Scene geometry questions

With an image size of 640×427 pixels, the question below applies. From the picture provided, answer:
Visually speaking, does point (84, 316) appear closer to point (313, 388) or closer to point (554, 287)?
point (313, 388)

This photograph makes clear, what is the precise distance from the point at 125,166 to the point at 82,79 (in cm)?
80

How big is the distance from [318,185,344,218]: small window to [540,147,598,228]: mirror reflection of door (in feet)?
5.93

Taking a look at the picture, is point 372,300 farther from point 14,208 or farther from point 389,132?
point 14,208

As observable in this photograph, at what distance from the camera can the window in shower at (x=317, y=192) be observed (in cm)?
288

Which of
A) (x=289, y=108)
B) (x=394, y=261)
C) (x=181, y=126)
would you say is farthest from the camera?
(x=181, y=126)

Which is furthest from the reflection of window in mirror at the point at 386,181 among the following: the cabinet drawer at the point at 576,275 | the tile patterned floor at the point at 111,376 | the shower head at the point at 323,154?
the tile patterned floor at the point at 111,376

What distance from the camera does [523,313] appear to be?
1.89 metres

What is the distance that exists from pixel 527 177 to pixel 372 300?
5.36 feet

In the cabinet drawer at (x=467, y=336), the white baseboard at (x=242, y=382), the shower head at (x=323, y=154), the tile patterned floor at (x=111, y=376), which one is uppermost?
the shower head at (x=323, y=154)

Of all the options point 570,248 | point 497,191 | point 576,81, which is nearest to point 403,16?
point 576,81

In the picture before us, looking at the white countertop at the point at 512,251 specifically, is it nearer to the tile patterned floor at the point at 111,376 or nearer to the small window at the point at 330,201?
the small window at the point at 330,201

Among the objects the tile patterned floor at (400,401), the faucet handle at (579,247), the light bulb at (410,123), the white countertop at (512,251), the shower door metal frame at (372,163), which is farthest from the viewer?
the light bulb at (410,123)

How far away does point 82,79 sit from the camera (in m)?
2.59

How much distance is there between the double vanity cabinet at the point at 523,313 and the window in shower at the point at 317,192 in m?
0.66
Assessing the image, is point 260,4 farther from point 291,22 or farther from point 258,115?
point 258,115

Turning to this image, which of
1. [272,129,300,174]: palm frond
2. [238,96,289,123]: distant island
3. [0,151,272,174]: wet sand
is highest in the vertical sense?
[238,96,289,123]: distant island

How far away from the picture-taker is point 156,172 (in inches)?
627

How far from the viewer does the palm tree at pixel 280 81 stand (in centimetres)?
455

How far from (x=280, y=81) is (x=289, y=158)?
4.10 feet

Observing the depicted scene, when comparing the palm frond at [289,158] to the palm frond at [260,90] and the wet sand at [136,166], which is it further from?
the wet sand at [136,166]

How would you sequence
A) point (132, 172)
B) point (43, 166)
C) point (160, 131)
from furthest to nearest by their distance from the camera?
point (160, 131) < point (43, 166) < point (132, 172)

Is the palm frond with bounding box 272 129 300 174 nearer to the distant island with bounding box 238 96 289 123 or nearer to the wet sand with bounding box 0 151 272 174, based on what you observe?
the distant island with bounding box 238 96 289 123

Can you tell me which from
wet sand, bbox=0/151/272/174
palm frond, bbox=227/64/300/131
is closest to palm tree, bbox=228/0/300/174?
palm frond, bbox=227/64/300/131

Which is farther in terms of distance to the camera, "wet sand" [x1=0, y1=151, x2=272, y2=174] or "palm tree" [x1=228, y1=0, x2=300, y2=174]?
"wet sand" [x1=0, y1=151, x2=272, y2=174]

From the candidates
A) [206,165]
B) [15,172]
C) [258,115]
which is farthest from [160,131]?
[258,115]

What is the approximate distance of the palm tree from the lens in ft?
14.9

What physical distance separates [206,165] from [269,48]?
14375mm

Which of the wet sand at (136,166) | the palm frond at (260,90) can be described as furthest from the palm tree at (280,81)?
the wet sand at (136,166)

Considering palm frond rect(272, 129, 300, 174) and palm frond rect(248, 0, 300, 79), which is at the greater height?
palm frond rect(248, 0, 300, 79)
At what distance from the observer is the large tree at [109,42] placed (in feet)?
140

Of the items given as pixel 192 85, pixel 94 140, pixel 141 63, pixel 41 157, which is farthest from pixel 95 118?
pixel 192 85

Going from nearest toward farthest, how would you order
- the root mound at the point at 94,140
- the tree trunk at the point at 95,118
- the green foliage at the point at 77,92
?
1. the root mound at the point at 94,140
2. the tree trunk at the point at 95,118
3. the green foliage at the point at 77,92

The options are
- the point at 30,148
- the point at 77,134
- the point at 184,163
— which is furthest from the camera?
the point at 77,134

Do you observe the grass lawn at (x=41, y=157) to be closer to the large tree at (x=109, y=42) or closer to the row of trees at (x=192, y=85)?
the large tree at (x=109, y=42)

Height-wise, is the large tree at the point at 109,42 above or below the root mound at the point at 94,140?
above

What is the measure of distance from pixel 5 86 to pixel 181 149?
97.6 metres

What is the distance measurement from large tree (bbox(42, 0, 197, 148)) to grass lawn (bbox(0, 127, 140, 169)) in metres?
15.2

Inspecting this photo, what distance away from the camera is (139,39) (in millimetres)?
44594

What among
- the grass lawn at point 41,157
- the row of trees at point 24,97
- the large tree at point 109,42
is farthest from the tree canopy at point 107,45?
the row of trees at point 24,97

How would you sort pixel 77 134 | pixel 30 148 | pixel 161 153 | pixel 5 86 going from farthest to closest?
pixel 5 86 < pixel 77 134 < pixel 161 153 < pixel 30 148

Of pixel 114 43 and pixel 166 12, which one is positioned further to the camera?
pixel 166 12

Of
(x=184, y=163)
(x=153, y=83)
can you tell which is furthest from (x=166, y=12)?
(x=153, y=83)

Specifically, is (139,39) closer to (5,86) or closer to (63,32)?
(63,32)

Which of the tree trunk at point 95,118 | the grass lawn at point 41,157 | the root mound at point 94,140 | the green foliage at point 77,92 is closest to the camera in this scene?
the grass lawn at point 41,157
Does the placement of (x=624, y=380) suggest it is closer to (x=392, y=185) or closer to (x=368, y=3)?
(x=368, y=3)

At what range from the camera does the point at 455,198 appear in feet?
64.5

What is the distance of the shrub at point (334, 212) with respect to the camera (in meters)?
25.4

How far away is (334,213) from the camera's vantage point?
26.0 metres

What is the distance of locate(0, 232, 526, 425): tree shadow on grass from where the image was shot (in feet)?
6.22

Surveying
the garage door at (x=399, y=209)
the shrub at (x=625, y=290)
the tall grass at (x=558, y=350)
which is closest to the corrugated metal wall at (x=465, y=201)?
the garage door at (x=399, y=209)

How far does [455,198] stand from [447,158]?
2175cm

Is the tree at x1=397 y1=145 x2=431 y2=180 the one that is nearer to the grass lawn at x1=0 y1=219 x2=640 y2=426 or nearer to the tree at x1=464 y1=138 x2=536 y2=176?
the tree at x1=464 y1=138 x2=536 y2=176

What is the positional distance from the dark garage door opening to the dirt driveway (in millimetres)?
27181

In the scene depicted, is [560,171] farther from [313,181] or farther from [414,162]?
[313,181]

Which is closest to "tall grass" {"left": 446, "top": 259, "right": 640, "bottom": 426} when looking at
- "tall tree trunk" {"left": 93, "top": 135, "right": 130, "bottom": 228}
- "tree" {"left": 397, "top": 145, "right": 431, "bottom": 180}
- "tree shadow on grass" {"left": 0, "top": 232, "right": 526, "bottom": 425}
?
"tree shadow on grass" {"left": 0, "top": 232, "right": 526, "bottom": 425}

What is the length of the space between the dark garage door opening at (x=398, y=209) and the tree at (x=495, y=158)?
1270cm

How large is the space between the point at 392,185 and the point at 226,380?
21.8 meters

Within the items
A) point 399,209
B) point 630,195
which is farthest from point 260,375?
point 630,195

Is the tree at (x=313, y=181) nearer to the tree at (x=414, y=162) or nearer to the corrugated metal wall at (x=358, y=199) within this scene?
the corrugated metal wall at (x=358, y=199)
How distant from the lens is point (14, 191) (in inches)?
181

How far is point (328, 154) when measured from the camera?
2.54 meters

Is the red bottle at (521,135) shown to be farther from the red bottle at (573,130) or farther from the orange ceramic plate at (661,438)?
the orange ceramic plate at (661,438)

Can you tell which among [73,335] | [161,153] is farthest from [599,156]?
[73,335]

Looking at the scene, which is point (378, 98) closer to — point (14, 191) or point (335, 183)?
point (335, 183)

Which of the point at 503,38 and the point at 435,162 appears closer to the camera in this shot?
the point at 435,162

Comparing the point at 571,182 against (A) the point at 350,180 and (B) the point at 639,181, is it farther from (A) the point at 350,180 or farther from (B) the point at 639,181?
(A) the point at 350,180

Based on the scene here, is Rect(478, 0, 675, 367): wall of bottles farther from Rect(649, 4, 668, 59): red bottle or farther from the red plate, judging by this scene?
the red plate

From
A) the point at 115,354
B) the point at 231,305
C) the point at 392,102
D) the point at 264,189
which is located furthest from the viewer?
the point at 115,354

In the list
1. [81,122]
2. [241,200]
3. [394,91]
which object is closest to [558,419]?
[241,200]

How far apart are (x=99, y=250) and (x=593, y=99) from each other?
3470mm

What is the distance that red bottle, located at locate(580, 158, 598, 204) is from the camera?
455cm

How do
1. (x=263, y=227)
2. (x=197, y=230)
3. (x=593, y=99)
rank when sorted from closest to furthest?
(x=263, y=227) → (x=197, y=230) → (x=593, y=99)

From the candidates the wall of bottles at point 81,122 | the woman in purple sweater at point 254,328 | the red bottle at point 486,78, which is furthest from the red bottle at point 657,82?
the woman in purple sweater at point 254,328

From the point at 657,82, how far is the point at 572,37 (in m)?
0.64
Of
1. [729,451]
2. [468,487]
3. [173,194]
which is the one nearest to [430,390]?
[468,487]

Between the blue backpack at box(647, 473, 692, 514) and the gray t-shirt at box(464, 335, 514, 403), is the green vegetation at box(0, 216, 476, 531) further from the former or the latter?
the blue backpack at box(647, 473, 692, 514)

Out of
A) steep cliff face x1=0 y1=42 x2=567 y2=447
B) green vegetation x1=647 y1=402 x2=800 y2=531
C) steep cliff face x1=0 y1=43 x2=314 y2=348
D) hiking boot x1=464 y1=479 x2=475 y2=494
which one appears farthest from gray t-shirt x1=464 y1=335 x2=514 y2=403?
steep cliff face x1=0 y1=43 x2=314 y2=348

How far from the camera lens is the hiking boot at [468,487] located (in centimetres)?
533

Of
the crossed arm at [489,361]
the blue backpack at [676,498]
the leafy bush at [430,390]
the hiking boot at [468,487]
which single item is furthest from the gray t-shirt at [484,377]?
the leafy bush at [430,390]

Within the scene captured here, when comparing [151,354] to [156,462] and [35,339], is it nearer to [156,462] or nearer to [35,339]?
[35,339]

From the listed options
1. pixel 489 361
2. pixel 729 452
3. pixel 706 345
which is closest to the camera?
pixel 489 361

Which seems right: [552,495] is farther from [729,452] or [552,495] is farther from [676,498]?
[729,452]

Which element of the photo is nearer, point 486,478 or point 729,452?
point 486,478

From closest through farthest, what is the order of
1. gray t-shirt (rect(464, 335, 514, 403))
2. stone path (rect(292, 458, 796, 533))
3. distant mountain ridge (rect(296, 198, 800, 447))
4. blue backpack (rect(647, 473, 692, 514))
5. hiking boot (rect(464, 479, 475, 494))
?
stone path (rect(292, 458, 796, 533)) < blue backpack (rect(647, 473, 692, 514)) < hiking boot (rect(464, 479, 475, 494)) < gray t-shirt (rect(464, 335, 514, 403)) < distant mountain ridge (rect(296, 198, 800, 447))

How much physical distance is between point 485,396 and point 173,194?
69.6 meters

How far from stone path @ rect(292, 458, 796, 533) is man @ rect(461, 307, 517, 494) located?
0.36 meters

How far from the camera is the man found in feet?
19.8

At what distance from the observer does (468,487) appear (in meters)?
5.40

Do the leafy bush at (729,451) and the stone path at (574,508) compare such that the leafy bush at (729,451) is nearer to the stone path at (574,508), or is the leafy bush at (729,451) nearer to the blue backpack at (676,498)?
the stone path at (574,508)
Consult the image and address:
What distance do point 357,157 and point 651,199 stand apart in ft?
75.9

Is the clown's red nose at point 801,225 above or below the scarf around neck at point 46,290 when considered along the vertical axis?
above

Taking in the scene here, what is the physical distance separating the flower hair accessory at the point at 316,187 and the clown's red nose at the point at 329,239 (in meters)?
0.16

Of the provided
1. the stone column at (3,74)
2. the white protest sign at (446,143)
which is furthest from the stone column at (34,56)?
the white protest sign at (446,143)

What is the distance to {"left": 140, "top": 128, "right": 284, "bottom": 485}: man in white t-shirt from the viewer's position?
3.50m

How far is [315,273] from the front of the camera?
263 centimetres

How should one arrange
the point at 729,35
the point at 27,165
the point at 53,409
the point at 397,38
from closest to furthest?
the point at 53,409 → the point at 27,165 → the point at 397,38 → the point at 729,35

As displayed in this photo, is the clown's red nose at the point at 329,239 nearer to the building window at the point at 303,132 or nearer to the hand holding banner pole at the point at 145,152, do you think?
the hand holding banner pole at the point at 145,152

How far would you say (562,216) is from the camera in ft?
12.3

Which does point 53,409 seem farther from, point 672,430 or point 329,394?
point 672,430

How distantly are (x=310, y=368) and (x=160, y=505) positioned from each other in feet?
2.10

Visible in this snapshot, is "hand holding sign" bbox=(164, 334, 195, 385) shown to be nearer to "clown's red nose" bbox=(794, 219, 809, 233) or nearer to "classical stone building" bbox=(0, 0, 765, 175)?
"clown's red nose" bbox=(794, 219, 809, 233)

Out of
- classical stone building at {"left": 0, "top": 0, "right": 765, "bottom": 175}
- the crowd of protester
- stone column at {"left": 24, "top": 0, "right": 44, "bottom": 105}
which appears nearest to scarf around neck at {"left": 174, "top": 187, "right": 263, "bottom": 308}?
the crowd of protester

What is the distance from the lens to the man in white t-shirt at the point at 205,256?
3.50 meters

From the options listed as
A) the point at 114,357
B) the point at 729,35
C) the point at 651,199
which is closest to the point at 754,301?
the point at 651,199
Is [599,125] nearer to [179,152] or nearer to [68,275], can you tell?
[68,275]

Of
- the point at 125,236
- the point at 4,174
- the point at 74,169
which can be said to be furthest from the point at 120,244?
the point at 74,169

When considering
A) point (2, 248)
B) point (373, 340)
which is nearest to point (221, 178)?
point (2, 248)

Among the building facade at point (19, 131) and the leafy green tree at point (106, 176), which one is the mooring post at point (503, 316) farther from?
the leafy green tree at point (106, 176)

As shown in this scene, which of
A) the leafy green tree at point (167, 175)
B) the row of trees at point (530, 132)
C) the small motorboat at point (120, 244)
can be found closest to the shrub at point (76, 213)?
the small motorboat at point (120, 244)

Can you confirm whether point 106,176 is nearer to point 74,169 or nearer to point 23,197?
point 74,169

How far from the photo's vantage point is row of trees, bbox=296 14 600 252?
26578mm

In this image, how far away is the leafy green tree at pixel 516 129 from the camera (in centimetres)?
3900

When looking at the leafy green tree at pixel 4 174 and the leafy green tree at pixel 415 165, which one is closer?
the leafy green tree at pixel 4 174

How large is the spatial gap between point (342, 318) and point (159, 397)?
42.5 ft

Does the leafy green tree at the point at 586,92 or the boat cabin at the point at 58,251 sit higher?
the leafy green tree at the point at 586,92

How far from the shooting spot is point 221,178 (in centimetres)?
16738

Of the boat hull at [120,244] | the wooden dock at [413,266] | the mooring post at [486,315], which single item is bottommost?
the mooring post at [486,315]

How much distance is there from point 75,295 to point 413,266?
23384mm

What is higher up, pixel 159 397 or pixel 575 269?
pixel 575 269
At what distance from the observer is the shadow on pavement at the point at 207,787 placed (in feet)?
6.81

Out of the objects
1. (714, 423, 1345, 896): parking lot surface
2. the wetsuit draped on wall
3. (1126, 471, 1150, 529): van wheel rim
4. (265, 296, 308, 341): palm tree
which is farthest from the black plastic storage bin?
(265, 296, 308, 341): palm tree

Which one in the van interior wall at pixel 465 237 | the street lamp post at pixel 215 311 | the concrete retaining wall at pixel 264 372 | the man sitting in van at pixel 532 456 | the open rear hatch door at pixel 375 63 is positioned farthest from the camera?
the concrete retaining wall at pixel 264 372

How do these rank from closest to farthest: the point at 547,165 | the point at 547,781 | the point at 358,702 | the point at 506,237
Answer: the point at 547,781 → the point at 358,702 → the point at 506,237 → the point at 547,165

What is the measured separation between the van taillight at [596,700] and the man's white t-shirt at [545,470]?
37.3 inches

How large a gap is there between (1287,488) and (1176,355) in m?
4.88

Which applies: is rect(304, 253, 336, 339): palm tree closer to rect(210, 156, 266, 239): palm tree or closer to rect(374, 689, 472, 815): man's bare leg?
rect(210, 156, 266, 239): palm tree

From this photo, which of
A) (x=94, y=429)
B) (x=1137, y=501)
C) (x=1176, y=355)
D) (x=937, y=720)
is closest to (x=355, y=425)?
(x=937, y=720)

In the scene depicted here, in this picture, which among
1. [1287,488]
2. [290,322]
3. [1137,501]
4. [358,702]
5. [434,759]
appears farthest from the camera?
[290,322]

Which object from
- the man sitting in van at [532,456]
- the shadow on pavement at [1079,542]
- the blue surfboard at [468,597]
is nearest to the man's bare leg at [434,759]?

• **YOUR TASK**: Revise everything from the line containing "Of the provided" down to the line containing "the point at 53,409 →", swapping "stone column" for "marble pillar" and keeping all else unchanged. Return only those lines.

• **ANSWER IN FULL**:
Of the provided
1. the marble pillar at (3,74)
2. the white protest sign at (446,143)
which is furthest from the marble pillar at (34,56)?
the white protest sign at (446,143)

What is the distance to {"left": 140, "top": 128, "right": 284, "bottom": 485}: man in white t-shirt from the viewer's position?
3.50m

How far is [315,273] from the front of the camera?
263 centimetres

How should one arrange
the point at 729,35
the point at 27,165
the point at 53,409
the point at 397,38
from closest to furthest?
the point at 53,409 → the point at 27,165 → the point at 397,38 → the point at 729,35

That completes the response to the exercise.